*Assignment*
On how many lines of the records below does the string "scientific" appear? Reply with only the number.

(Dataset entries)
________________

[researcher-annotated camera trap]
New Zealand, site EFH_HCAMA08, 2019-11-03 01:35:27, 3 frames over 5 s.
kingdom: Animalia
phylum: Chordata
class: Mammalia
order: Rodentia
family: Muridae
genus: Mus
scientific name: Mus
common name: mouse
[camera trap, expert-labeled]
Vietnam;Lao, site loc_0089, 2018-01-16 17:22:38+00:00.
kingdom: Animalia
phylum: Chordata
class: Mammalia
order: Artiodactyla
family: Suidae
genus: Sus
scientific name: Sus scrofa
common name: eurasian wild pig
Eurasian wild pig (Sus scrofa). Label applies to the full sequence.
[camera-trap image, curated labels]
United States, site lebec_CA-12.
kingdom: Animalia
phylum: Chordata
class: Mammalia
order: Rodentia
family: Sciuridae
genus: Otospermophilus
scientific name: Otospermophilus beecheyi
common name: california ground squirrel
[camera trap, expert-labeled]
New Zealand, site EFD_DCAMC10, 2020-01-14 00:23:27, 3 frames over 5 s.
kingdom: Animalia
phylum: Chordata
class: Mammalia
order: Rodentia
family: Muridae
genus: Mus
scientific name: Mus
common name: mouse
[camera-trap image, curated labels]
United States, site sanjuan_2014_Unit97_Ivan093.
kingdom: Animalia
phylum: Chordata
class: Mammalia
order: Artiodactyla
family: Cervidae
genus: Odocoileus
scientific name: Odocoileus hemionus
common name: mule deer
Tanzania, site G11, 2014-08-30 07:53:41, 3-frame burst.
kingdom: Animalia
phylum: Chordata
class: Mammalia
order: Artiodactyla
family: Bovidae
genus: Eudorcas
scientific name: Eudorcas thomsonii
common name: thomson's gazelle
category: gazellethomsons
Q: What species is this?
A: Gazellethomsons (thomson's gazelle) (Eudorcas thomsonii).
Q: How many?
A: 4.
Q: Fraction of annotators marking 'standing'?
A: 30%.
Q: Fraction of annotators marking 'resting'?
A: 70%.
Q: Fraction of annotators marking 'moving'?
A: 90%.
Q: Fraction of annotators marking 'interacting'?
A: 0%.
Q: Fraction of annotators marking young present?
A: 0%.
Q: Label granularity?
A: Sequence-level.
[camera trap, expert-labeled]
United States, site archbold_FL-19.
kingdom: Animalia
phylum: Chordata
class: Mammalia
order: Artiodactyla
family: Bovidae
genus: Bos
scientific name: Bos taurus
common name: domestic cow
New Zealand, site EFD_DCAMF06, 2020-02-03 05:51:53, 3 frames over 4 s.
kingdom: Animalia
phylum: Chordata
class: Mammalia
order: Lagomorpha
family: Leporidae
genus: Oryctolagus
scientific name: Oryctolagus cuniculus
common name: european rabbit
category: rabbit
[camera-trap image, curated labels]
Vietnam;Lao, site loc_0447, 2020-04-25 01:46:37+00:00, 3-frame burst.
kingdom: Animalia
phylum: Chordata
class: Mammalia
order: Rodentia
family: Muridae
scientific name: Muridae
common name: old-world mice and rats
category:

________________

*Written reply*
9